Published 19 Dec 2024 in cs.SE and cs.AI | (2502.07786v1)

Abstract: Automated Program Repair (APR) for introductory programming assignments (IPAs) is motivated by the large number of student enrollments in programming courses each year. Since providing feedback on IPAs requires substantial time and effort from faculty, personalized feedback often involves suggesting fixes to students' programs.
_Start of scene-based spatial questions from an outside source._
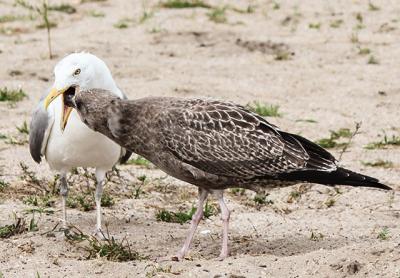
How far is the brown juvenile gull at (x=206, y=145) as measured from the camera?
5.71 meters

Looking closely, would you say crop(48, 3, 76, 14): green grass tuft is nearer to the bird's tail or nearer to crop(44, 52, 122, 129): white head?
crop(44, 52, 122, 129): white head

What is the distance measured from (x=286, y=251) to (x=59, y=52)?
21.8ft

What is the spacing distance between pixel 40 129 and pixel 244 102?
13.3 feet

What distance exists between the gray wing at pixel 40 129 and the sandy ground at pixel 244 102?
0.51m

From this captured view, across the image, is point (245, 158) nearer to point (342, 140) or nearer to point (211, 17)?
point (342, 140)

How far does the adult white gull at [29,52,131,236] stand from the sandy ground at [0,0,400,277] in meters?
0.46

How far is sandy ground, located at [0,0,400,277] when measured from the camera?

Formal Methods (FM)-based semantic repair approaches, check a program's execution against a test suite or reference solution, are effective but limited. These tools excel at identifying buggy parts but can only fix programs if the correct implementation and the faulty one share the same control flow graph. Conversely, LLMs are used for APR but often make extensive instead of minimal rewrites. This leads to more invasive fixes, making it harder for students to learn from their mistakes. In summary, LLMs excel at completing strings, while FM-based fault localization excel at identifying buggy parts of a program. In this paper, we propose a novel approach that combines the strengths of both FM-based fault localization and LLMs, via zero-shot learning, to enhance APR for IPAs. Our method uses MaxSAT-based fault localization to identify buggy parts of a program, then presents the LLM with a program sketch devoid of these buggy statements. This hybrid approach follows a CEGIS loop to iteratively refine the program. We ask the LLM to synthesize the missing parts, which are then checked against a test suite. If the suggested program is incorrect, a counterexample from the test suite is fed back to the LLM. Our experiments show that our counterexample guided approach, using MaxSAT-based bug-free program sketches, significantly improves the repair capabilities of all six evaluated LLMs. This method allows LLMs to repair more programs with smaller fixes, outperforming other configurations and state-of-the-art symbolic program repair tools.